**PROBLEM DETAILS:** After finding the line with "Schattenbilder einer Menge", restate it and each remaining line of the material word for word, omitting every picture.

*** SOURCE MATERIAL ***

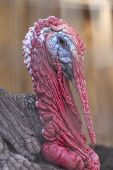 image of gobbler  - Ugly breed of Wild Turkey close up nasty and scary looking - JPG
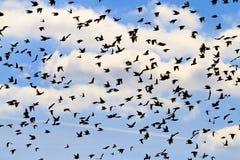 Schattenbilder einer Menge der Vögel auf einem schönen Himmel Lizenzfreies Stockbild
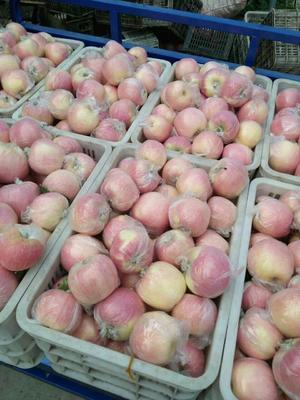 这是一张关于红富士苹果 膜袋 条红 75mm以上 苹果 红富士苹果 山东苹果的产品图片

***

**RESPONSE FOR THIS EXERCISE:**
 Schattenbilder einer Menge der Vögel auf einem schönen Himmel Lizenzfreies Stockbild
 这是一张关于红富士苹果 膜袋 条红 75mm以上 苹果 红富士苹果 山东苹果的产品图片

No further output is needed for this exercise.